■ Stated exercise A ■
Three questions on the article about George J. Mitchell:
(i) Which college did Mitchell graduate from in 1954?
(ii) Who beat Mitchell in the 1974 general election for governor of Maine?
(iii) What agreement came out of the all-party peace negotiations that Mitchell chaired?

**** Extract to read ****

George J. Mitchell
Encyclopedia : G : GE : GEO : George J. Mitchell
- For other persons with a similar name, see George Mitchell
Early career
Mitchell's father George was a day labourer at Colby College and his mother Mary Saad was a textile worker who immigrated to the United States from Lebanon at the age of 18. He graduated from Bowdoin College in 1954. He was an attorney from the 1960s, receiving his law degree from the part-time program at Georgetown University. Mitchell received an honorary LL.D. from Bates College. He served as a trial attorney for the Antitrust Division of the United States Department of Justice in Washington, 1960-1962, and then as executive assistant to Senator Edmund S. Muskie 1962-1965. He practiced law in Portland, Maine, 1965-1977 and was assistant county attorney for Cumberland County, Maine in 1971.Political career
In 1974 he won the Democratic nomination for governor of Maine, defeating Joseph Brennan who would later win the office in another election. Mitchell lost in the general election to independent candidate James B. Longley. Mitchell was appointed United States Attorney for Maine by President Jimmy Carter in 1977 and he served in that capacity from 1977 to 1979 when he was appointed to the United States District Court for the District of Maine. Mitchell served as a federal judge until he was appointed to the United States Senate in May 1980 by the governor of Maine, Joseph Brennan, when Edmund Muskie resigned to become U.S. Secretary of State.He was elected to a full term in the Senate in 1982, reelected in 1988 and did not run for reelection in 1994. He rose quickly in the Senate Democratic leadership, serving as Deputy President pro tempore from 1987 to 1988. He then served as Senate Majority Leader from 1989 to 1995. In 1994, President Bill Clinton offered him a seat on the Supreme Court. He declined, citing his desire to focus on the health care plan that was then before the Senate.
After politics
After leaving the senate Mitchell joined the Washington, D.C. law firm Verner, Liipfert, Bernhard, McPherson and Hand; he later became the firm's chairman. He is also senior counsel to Preti, Flaherty, Beliveau, Pachios & Haley in Portland, Maine.Since 1995 he has been active in the Northern Ireland peace process. Mitchell first led a commission which established the principles on non-violence which all parties in Northern Ireland had to adhere to and subsequently chaired the all-party peace negotiations which led to the Belfast Peace Agreement signed on Good Friday 1998. Mitchell's personal intervention with the parties was crucial to the success of the talks.

**** Recorded data ****

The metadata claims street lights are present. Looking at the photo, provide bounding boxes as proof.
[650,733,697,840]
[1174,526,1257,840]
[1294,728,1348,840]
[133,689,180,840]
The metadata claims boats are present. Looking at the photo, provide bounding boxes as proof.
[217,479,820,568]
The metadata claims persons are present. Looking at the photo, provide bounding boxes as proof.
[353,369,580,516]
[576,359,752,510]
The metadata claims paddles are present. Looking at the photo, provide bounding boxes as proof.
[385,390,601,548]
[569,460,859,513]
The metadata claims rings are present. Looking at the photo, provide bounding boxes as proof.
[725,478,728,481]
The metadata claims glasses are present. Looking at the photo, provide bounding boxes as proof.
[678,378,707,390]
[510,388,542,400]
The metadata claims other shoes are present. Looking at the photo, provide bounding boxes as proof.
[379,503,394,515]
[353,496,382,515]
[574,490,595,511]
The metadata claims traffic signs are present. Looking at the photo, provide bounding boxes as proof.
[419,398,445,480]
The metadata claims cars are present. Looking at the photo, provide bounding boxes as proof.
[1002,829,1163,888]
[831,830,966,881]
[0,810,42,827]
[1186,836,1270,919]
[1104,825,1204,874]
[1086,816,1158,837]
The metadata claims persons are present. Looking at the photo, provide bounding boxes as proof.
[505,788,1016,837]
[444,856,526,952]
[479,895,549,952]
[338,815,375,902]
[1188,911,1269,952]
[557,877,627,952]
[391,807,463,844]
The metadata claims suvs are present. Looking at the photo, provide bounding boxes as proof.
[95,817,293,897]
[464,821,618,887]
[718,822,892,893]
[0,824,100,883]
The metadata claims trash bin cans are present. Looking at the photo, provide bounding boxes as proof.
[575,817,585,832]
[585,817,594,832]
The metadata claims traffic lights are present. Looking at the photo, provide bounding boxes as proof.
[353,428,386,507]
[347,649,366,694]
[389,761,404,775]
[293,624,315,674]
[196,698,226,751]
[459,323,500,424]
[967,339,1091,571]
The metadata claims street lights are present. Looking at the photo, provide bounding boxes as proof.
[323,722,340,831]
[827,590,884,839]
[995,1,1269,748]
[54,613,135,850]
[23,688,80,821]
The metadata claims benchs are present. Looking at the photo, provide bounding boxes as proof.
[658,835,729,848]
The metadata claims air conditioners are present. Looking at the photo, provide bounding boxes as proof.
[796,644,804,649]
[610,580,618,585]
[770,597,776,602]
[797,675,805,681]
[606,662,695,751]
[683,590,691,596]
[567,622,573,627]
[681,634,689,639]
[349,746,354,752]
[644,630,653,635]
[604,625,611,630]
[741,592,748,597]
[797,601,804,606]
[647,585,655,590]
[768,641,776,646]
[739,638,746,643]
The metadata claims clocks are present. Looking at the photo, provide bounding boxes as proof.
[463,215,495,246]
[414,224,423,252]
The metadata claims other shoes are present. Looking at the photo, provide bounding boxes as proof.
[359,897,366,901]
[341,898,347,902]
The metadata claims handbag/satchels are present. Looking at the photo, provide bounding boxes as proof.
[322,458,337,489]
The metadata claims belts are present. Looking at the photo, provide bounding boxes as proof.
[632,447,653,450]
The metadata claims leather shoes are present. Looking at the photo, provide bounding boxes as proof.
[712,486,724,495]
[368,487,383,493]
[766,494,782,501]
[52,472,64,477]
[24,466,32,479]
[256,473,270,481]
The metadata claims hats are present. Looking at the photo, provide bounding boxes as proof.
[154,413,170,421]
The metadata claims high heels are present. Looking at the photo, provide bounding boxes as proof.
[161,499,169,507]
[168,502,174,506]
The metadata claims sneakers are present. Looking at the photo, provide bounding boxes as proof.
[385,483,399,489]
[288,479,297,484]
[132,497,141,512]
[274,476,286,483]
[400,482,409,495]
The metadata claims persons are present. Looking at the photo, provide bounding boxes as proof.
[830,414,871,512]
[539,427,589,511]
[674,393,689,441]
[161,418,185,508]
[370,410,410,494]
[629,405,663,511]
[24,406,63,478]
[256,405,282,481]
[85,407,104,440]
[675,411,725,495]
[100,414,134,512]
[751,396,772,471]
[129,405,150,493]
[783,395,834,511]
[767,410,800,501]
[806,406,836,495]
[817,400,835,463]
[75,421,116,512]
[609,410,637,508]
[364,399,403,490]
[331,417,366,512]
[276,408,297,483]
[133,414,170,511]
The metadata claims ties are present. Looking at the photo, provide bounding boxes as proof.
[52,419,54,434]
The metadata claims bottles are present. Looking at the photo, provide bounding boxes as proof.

****

■ Stated exercise B ■
Will you copy out, character for character, the stretch of the records from the line containing "The metadata claims rings" through the line containing "[391,807,463,844]"?

■ Result A ■
(i) Bowdoin College
(ii) James B. Longley, an independent candidate
(iii) The Belfast Peace Agreement, signed on Good Friday 1998

■ Result B ■
The metadata claims rings are present. Looking at the photo, provide bounding boxes as proof.
[725,478,728,481]
The metadata claims glasses are present. Looking at the photo, provide bounding boxes as proof.
[678,378,707,390]
[510,388,542,400]
The metadata claims other shoes are present. Looking at the photo, provide bounding boxes as proof.
[379,503,394,515]
[353,496,382,515]
[574,490,595,511]
The metadata claims traffic signs are present. Looking at the photo, provide bounding boxes as proof.
[419,398,445,480]
The metadata claims cars are present. Looking at the photo, provide bounding boxes as proof.
[1002,829,1163,888]
[831,830,966,881]
[0,810,42,827]
[1186,836,1270,919]
[1104,825,1204,874]
[1086,816,1158,837]
The metadata claims persons are present. Looking at the photo, provide bounding boxes as proof.
[505,788,1016,837]
[444,856,526,952]
[479,895,549,952]
[338,815,375,902]
[1188,911,1269,952]
[557,877,627,952]
[391,807,463,844]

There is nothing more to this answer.